West Bengal Chief Minister Mamata Banerjee on Thursday criticised Prime Minister Narendra Modi over his “lack of democracy in Bengal” comment in an interview aired on various TV channels on January 1. Banerjee said none needs to lecture Bengal on democracy.
“Some people are shouting untruths. Are you trying to impart lessons in democracy to us? Bengal practices a democracy that is not followed anywhere else,” Banerjee said without taking the Prime Minister’s name in a speech at Ilambazar in Birbhum district.
She alleged that the Centre is trying to gag people by snooping on their conversation over phones and computers. “You may tell your husband to buy fish from the market and even that conversation is not out of their scanner,” she said.
This is the first time she responded to the Prime Minister’s remark that the BJP workers are being denied democratic rights in West Bengal.
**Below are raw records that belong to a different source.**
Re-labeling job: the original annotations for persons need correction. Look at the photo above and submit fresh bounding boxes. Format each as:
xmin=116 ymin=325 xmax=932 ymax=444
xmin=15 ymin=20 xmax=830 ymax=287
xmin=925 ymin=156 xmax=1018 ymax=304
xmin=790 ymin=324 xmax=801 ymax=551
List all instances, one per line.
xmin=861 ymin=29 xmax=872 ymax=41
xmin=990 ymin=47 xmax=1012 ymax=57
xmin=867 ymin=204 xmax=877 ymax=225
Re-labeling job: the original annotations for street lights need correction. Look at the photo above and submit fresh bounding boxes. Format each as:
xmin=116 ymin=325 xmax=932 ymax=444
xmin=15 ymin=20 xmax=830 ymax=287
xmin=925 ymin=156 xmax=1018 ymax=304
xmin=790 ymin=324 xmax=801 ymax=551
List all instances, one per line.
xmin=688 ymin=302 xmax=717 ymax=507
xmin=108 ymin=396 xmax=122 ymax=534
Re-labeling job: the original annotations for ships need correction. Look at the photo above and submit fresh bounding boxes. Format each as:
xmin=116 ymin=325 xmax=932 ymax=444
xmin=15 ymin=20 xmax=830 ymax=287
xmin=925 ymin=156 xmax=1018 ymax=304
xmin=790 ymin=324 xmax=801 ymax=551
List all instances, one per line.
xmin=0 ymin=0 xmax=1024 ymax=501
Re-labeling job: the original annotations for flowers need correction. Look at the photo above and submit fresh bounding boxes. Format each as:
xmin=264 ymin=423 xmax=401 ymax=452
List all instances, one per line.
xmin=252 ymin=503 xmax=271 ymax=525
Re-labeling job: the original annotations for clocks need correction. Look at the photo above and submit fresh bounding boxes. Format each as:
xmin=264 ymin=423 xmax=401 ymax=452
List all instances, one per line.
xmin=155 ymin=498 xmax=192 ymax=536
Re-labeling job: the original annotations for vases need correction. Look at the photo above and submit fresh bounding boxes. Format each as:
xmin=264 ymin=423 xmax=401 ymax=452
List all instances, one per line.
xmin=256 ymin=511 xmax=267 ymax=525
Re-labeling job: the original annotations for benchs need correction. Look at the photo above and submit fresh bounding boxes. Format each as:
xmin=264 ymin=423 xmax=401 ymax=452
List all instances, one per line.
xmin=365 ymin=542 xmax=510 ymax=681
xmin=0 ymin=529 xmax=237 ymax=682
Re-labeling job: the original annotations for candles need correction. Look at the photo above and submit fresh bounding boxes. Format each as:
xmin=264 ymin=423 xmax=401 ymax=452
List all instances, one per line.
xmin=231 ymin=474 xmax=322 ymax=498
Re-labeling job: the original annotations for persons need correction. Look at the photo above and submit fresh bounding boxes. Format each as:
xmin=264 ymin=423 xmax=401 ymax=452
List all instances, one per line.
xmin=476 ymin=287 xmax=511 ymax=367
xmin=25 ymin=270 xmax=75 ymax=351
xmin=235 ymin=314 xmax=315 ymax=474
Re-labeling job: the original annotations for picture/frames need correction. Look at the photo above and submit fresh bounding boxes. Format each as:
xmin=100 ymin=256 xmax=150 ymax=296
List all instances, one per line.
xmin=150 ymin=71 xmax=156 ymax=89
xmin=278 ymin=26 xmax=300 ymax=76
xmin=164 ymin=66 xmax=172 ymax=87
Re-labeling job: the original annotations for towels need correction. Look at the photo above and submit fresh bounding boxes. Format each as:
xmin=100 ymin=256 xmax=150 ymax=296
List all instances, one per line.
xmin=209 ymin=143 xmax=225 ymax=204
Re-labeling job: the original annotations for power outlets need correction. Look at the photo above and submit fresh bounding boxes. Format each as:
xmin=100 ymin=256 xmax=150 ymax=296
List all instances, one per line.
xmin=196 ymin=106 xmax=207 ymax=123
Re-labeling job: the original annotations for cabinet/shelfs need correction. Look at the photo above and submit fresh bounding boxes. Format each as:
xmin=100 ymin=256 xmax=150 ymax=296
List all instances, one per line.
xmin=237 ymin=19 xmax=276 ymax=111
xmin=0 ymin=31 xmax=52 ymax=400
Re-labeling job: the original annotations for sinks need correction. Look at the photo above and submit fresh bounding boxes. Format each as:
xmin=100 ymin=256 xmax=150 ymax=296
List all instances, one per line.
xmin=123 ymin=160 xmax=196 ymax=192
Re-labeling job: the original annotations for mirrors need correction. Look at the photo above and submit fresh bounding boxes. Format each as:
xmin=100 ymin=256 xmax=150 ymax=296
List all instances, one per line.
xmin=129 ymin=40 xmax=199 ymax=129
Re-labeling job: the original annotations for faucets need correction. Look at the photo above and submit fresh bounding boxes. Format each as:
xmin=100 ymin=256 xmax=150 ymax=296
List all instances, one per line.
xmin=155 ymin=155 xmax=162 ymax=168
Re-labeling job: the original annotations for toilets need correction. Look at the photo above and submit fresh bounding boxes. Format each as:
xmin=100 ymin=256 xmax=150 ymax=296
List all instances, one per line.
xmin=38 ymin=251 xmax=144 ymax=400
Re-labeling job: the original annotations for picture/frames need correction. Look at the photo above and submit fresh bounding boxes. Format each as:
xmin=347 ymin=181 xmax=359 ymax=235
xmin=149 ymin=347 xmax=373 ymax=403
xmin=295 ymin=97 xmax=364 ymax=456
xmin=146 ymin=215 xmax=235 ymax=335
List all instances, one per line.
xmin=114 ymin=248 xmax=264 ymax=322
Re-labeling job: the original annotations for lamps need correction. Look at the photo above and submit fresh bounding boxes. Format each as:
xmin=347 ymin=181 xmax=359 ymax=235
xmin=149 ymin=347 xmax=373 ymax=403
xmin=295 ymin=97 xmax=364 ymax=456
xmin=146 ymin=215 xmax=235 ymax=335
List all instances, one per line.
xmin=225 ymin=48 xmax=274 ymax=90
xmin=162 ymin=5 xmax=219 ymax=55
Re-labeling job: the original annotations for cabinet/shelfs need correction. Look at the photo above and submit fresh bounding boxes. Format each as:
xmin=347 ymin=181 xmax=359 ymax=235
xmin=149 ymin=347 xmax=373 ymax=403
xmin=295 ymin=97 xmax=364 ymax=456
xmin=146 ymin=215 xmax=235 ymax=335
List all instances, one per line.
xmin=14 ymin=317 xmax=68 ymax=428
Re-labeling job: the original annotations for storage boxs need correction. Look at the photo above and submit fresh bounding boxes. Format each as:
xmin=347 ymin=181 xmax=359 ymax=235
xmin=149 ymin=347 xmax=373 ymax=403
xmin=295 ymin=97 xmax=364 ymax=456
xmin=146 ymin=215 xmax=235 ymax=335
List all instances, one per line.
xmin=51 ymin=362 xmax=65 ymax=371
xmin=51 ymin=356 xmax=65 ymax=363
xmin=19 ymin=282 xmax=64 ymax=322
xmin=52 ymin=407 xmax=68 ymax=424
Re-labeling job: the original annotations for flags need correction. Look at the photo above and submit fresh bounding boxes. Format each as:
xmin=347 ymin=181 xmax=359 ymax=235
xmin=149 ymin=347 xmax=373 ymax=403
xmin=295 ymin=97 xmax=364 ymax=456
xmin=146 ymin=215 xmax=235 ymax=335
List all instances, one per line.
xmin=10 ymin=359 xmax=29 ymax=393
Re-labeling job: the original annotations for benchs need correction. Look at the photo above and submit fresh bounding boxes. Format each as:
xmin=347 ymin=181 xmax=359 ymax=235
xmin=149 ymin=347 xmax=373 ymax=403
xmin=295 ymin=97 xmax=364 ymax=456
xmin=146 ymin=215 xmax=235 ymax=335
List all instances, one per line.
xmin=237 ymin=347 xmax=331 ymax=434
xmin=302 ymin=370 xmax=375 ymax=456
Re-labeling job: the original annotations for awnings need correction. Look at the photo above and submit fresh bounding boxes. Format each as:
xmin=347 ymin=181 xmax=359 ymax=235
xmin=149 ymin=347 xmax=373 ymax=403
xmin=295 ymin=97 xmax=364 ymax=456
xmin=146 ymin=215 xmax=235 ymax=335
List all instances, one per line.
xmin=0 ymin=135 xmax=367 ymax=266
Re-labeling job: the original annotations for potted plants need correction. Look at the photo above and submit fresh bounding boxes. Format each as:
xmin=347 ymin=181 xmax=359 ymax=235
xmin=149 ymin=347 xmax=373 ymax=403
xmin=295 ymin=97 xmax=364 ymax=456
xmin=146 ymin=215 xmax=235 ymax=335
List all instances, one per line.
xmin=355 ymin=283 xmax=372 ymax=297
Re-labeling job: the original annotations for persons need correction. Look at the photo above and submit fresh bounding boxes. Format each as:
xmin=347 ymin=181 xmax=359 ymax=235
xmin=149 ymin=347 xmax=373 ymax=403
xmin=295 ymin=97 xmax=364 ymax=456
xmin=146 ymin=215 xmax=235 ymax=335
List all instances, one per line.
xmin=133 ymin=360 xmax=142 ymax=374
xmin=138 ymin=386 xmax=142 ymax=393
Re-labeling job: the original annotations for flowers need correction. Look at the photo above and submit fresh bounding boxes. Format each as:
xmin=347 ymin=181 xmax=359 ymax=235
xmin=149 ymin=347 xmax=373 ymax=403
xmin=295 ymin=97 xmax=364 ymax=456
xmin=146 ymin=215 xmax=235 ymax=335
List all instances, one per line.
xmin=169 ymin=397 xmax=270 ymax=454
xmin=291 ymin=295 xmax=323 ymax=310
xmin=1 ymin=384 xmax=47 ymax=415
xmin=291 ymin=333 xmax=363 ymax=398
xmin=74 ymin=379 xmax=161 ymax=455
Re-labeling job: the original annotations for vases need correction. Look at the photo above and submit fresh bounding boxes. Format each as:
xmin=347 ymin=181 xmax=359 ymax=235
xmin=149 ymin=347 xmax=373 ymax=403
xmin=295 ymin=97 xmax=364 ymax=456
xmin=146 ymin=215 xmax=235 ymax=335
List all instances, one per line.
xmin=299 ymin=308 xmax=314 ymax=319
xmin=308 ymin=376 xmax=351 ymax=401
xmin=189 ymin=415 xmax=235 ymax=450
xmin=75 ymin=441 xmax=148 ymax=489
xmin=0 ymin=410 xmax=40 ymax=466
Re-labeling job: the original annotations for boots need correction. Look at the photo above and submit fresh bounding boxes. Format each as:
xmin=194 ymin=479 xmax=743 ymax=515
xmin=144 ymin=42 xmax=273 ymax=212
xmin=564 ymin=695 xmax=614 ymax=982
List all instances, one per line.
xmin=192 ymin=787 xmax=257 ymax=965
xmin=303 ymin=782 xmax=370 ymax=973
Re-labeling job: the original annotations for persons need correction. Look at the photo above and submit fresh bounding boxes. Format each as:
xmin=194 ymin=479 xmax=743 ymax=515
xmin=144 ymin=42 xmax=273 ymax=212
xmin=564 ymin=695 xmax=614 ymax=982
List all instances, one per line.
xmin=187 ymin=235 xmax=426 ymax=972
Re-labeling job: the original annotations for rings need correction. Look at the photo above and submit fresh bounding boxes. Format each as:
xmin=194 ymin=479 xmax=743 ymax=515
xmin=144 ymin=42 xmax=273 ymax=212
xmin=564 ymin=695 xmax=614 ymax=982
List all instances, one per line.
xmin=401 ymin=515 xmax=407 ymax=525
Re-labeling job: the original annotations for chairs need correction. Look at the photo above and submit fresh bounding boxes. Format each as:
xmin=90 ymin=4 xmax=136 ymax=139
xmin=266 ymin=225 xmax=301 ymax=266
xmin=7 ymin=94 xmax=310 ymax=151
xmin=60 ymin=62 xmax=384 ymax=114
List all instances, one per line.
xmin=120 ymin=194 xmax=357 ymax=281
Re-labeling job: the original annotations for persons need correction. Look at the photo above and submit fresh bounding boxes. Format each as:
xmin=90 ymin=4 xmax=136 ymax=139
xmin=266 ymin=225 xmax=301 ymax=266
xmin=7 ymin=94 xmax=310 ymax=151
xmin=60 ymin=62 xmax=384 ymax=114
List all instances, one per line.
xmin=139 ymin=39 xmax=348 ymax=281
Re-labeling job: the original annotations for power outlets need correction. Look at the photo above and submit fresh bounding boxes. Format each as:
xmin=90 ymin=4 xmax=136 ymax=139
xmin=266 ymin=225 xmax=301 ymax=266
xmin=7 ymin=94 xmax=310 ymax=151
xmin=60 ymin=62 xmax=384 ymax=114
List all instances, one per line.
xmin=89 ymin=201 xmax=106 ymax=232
“What has happened in West Bengal. A political party (the BJP) is being denied a basic democratic right. Our workers are brutally killed in West Bengal, Kerala (and) Karnataka. Politics of violence has to end. All parties have to reaffirm their commitment to peaceful politics,” the Prime Minister’s Office had tweeted quoting Modi.
On the evening of January 1, Trinamool Congress secretary general Partha Chatterjee had retorted, “The BJP should not lecture on democracy and democratic rights. They destroyed democracy and
different institutions in the country. The BJP do not have any respect for democracy and the Constitution.”
In her address on Thursday, Mamata Banerjee said, “People live in peace here, but some are trying to malign us. How can they indulge in politicking if people live in peace?” West Bengal is the most peaceful place on the earth, she said.
Incidentally, on December 7 in a press conference in Delhi, the BJP president Amit Shah alleged that as many as 26 per cent of political murders that take place in the country in a year happens in West Bengal (the state that happens to accommodate about 7.5 per cent of the country population according to the 2011 census).
BJP Bengal unit president Dilip Ghosh said that 38 workers of the party have been killed in West Bengal in 2018, alleging a role of the ruling party supporters in these incidents.
Partha Chatterjee had brushed aside Shah’s allegation as baseless.
The BJP and Trinamool Congress are locked in a high-stake battle in West Bengal in the run-up to the Lok Sabha election. Amit Shah has identified West Bengal as a focus state for the Lok Sabha polls.
While BJP boss Amit Shah has set his sight on at least 22 of the 42 seats in West Bengal, Trinamool Congress chief Mamata Banerjee, who is trying to catalyse an anti-BJP front of regional parties, has vowed to make a clean sweep of the constituencies in the parliamentary polls later this year.